I went to a couple of concerts last week. Two of my favourite artists of recent years; both making their way, and getting better all the time. First, on Wednesday 2 May, was Catherine McGrath at Bush Hall, Shepherds Bush. Second, on Thursday 3 May, it was the turn of Gengahr at Koko, Camden. Bush Hall sold out; Koko close to it.

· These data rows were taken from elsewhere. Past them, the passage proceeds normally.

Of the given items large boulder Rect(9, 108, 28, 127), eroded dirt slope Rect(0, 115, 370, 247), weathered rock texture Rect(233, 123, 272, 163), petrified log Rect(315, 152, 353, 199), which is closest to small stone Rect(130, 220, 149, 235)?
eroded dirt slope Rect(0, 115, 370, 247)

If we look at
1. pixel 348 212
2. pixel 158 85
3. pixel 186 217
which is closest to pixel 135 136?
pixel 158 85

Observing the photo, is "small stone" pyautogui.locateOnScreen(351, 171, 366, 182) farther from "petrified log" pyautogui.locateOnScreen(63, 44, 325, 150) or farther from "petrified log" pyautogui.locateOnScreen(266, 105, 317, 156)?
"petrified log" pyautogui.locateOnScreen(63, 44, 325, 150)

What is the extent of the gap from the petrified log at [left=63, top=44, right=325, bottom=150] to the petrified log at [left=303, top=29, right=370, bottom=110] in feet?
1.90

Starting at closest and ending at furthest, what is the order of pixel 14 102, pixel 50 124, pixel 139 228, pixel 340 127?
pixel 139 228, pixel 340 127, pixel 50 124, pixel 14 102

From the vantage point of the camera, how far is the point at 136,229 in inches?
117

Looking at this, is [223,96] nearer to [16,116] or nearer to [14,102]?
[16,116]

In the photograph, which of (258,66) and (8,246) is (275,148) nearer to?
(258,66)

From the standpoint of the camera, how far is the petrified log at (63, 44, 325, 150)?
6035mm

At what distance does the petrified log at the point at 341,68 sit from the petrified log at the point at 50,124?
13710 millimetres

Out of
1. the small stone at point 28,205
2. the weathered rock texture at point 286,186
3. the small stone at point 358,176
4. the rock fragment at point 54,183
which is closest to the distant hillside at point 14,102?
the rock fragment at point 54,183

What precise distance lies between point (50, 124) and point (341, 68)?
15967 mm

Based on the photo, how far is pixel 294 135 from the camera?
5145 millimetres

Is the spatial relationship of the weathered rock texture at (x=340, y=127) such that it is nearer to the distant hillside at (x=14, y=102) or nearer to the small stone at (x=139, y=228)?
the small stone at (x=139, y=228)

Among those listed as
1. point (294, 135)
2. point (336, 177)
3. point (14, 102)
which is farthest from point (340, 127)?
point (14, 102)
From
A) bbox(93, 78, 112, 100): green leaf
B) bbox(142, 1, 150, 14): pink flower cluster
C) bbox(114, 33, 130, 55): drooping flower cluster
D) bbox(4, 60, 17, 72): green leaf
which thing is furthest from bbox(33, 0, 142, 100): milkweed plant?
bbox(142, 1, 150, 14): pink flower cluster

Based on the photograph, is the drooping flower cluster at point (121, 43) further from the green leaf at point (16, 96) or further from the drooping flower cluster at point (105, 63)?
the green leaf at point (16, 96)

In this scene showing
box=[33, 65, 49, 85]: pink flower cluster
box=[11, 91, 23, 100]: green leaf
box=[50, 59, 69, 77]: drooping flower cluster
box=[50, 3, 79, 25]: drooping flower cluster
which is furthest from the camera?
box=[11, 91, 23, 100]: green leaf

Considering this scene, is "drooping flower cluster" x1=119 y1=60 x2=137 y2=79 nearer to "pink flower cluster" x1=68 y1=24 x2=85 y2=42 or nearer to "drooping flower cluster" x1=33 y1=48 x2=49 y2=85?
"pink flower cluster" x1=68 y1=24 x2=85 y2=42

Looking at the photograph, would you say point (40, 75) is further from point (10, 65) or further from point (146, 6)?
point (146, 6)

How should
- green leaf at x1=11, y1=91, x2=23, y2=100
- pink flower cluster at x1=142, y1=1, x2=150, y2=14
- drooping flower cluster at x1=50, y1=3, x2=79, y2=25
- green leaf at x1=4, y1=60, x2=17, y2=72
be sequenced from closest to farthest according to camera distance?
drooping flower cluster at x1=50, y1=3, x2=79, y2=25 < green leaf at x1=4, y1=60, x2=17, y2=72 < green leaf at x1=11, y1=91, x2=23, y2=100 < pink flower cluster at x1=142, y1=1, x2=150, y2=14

I’ve seen Catherine McGrath a few times since coming across her at Latitude last year. The most recent was her first headline show in London, at Camden Assembly in March this year. Bush Hall was a step up on that. And I’d say that this was the most confident I’ve seen her, and the band. Success begets success. Her debut album is due at the end of July, and there’s a promotional tour in September. That could be the real breakthrough moment – she certainly has the songs, the voice, the persona. One of the highlights of Wednesday’s show was the new single “Wild”. It’s a song that she was singing back in Latitude, but it has now been beefed up with Taylor Swift-style pop sheen. And she has now dropped the preamble – the story of the bloke who took her to a Coldplay and spent all his time texting his ex-girlfriend. It’s all there in the song anyway. Her introductions have always been endearing, but there were far fewer on Tuesday. The only two that survived were for “Cinderella”, her first Nashville song, and one of her loveliest tunes; and “Ellsworth”, a cover of a song by the country band Rascall Flatts. It’s a beautiful ballad, and one of the songs that got her into country music back in Northern Ireland. I found it the most moving moment of the concert on Tuesday.

She played all the top songs. “Just in Case” and “Starting from Now” were the openers. Hell Would Have to Freeze Over” was introduced with a smile as a “classic” (it is!), and the set closed with the celebratory and defiant “Talk of this Town”. She has reached the point now when she can ask the audience to sing the chorus – she is developing a real fanbase, and it is youthful. This augurs well for her future success.

Catherine was was fulsome in her thanks to the audience for this being a sell-out show. She is still pinching herself about her success. But this, I think, is just he beginning. She is going to be big.

Gengahr have just released their second album, “Where Wildness Grows”. I made their debut album, “A Dream Outside”, my top album of 2015. It was the best indie guitar album I’d heard since The Strokes’ first two albums in the early 2000s. And “Where Wildness Grows” may be even better.  It has a layered, incredibly melodic sound, with those bursts of wild guitar from John Victor, which work so brilliantly live. And of course, there are Felix Bushe’s distinctive falsetto vocals, which add a fragility to the melodies; and, with some of the guitar, give the music a psychedelic feel at times. The outstanding tune, on the first few listens, is “Carrion”, and live, it was awesome, the set closer. Pulsing beats and some magnificent guitar.

The concert on Wednesday had a great mix of both albums – they almost alternated between the two. I liked that: they weren’t just promoting the new album. And the band played with a real elan. They know they have made a superb second album, and are proud to be playing it. The crowd were really enthusiastic: again I sensed that they are developing a strong and dedicated following. Mostly people in their twenties, I’d say. I did feel rather in a minority age-wise, but was happy to be so.

So many highlights, but standouts included: “I’ll be Waiting”, “Mallory” and “Before Sunrise” from the new album, and “Heroine”, “She’s a Witch” (of course – still the singalong song) and a lovely “Lonely as a Shark” in the encore from the first – before the mighty “Carrion”.  There was also an interesting take on “Dark Star” from “A Dream Outside”. An instrumental normally, Felix now added vocals, and it worked well. A kind of breather, amid the euphoria. My only disappointment was that they didn’t play “Powder”, which has always been my favourite song. The best guitar wig-out of all. But you can’t have everything. This was a powerful, uplifting show. Gengahr are a very, very good band. And “Where Wildness Grows” will be vying for No 1 slot in my 2018 albums of the year.

So two very different concerts, but one thing in common: they have great futures ahead of them. They must!